Bisker v. Nationsbank, N.A.

686 A.2d 561, 31 U.C.C. Rep. Serv. 2d (West) 851, 1996 D.C. App. LEXIS 276, 1996 WL 732072
CourtDistrict of Columbia Court of Appeals
DecidedDecember 19, 1996
Docket95-CV-1782
StatusPublished
Cited by3 cases

This text of 686 A.2d 561 (Bisker v. Nationsbank, N.A.) is published on Counsel Stack Legal Research, covering District of Columbia Court of Appeals primary law.
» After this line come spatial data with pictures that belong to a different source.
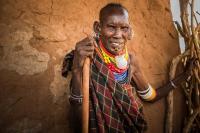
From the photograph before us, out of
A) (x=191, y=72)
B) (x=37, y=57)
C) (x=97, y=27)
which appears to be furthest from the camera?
(x=191, y=72)

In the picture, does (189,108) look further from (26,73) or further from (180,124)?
(26,73)

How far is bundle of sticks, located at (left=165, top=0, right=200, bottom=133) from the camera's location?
2953mm

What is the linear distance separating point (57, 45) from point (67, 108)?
0.58 meters

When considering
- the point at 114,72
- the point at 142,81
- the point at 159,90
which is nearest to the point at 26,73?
the point at 114,72

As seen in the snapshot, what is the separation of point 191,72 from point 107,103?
1.35 m

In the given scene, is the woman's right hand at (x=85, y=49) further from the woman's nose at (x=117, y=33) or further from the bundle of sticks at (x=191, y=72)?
the bundle of sticks at (x=191, y=72)

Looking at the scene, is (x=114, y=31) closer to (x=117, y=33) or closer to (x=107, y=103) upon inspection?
(x=117, y=33)

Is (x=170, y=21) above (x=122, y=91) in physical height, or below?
above

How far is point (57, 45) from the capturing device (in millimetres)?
2389

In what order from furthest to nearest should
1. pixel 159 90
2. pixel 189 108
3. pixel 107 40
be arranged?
pixel 189 108, pixel 159 90, pixel 107 40

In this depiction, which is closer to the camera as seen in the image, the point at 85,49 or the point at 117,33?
the point at 85,49

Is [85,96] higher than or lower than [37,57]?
lower

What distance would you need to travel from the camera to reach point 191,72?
2.99 metres

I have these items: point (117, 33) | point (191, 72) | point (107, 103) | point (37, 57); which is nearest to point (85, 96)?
point (107, 103)
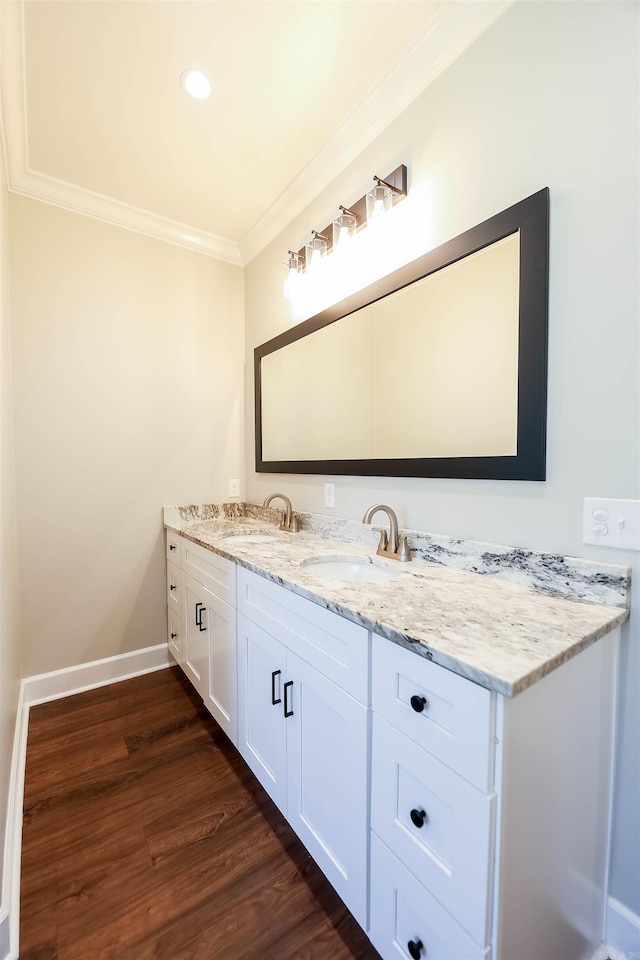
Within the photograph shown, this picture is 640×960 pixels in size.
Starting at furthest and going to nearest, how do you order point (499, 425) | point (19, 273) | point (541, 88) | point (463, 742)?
point (19, 273) < point (499, 425) < point (541, 88) < point (463, 742)

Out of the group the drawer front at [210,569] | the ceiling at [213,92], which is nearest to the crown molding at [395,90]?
the ceiling at [213,92]

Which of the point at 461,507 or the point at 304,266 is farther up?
the point at 304,266

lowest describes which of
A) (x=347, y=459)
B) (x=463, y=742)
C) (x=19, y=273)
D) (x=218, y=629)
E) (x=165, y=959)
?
(x=165, y=959)

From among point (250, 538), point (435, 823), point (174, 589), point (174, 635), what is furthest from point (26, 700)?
point (435, 823)

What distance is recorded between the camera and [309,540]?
174 centimetres

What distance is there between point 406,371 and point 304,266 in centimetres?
86

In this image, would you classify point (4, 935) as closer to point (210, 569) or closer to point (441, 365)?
point (210, 569)

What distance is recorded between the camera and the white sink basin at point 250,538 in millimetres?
1817

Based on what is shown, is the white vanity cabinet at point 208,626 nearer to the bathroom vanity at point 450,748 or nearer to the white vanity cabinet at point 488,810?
the bathroom vanity at point 450,748

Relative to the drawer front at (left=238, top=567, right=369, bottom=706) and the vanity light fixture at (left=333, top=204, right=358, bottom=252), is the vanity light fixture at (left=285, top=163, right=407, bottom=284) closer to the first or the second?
the vanity light fixture at (left=333, top=204, right=358, bottom=252)

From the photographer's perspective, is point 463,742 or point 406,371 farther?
point 406,371

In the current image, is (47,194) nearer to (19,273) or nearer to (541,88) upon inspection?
(19,273)

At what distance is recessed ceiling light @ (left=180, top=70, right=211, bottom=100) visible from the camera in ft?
4.44

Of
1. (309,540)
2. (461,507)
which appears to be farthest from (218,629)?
(461,507)
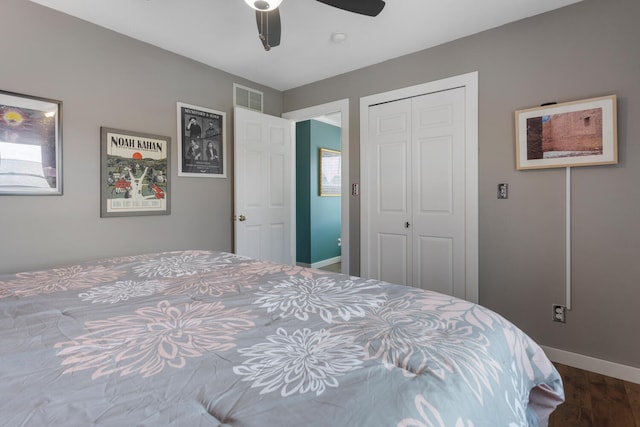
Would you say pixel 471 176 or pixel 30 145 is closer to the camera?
pixel 30 145

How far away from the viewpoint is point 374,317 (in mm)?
977

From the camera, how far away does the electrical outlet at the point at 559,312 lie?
7.52ft

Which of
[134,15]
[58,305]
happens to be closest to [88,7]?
[134,15]

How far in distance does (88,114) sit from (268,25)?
1568mm

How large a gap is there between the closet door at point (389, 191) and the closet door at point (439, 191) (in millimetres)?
76

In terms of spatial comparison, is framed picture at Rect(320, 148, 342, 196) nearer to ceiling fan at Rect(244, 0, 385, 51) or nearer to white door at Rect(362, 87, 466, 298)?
white door at Rect(362, 87, 466, 298)

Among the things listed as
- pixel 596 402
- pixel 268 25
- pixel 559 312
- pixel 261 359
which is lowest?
pixel 596 402

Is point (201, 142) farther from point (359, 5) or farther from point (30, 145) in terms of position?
point (359, 5)

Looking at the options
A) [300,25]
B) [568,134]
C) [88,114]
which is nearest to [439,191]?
[568,134]

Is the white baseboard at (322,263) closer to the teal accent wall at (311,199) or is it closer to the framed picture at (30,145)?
the teal accent wall at (311,199)

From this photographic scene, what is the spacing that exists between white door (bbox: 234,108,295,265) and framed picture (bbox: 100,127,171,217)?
69cm

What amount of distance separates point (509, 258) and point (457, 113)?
1.25 metres

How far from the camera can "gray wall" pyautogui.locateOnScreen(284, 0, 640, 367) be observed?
6.79 ft

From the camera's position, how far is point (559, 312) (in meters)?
2.30
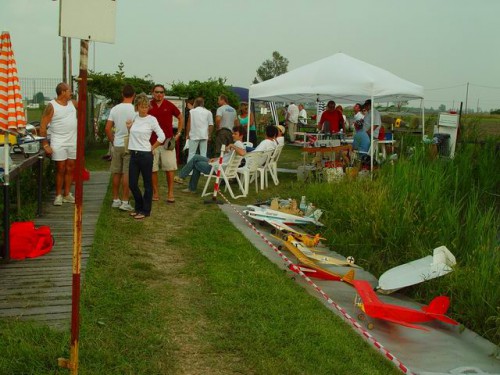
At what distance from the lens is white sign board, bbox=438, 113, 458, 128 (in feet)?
46.7

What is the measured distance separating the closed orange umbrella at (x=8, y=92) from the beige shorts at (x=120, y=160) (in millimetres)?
3186

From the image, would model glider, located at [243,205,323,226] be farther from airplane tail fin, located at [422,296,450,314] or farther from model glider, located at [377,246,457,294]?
airplane tail fin, located at [422,296,450,314]

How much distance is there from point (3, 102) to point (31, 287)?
1.70 m

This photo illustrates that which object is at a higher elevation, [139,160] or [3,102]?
[3,102]

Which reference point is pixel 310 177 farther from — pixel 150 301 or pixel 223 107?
pixel 150 301

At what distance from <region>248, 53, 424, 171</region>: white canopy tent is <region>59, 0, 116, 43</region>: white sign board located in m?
9.34

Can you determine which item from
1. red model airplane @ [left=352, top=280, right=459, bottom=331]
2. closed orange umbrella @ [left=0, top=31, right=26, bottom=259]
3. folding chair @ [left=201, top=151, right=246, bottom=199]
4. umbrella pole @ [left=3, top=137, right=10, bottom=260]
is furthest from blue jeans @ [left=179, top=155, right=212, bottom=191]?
red model airplane @ [left=352, top=280, right=459, bottom=331]

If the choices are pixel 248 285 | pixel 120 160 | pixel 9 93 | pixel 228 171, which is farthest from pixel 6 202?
pixel 228 171

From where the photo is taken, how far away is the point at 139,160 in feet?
27.1

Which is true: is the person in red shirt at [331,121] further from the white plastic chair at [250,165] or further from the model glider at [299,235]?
the model glider at [299,235]

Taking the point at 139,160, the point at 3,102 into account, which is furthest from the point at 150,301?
the point at 139,160

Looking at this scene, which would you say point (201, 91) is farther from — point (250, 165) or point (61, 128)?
point (61, 128)

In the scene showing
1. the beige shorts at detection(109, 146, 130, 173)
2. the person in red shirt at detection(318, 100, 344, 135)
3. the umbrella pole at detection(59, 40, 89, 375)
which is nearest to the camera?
the umbrella pole at detection(59, 40, 89, 375)

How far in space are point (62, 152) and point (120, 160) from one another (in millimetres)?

Counsel Stack provides free access to over 12 million legal documents including statutes, case law, regulations, and constitutions.

Bluebook
Bisker v. Nationsbank, N.A., 686 A.2d 561, 31 U.C.C. Rep. Serv. 2d (West) 851, 1996 D.C. App. LEXIS 276, 1996 WL 732072 (D.C. 1996).

Opinion

FARRELL, Associate Judge:

This appeal concerns the refusal of a bank which issued a letter of credit to honor a demand for payment by the beneficiary because a principal document accompanying the demand was not in compliance with the terms of the letter of credit. We join the broad majority of courts in concluding that strict compliance is necessary in this unique setting. As the compliance here did not meet that standard, we hold that the bank breached no contractual or other duty to appellant in refusing to honor presentment.

I.

In 1985, appellant (Bisker) entered an agreement with Beer Distributing Company (BDC) to sell BDC his interest in American-Potomac Distributing Company (AP). Bisker received a promissory note from-BDC which was guaranteed by Stanley S. Bender. In exchange, Bisker relinquished his 50% interest in AP to BDC; his shares were to be escrowed until payment of the note. In 1987, a new agreement replaced the earlier one. Bisker relinquished his right to hold the AP stock in escrow, as well as the personal guarantee of Bender. In return, Bisker received Irrevocable Letter of Credit No. 1791(LOC) issued by Sovran Bank/DC National, the predecessor in interest of appellee NationsBank. Bisker was also to receive a new promissory note in the amount of $800,000 which was non-recourse and secured exclusively by the LOC. The note was executed on May 22, 1987, by Bender as maker on behalf of BDC. On or about that same day, Bisker received what he believed was the original of the note, but in fact was a photocopy. 1 The LOC, *563 however, required by its express terms that demand for payment on the credit must be accompanied by, inter alia, “1. Original of the promissory note executed May 22nd, 1987, (‘the Promissory Note’).”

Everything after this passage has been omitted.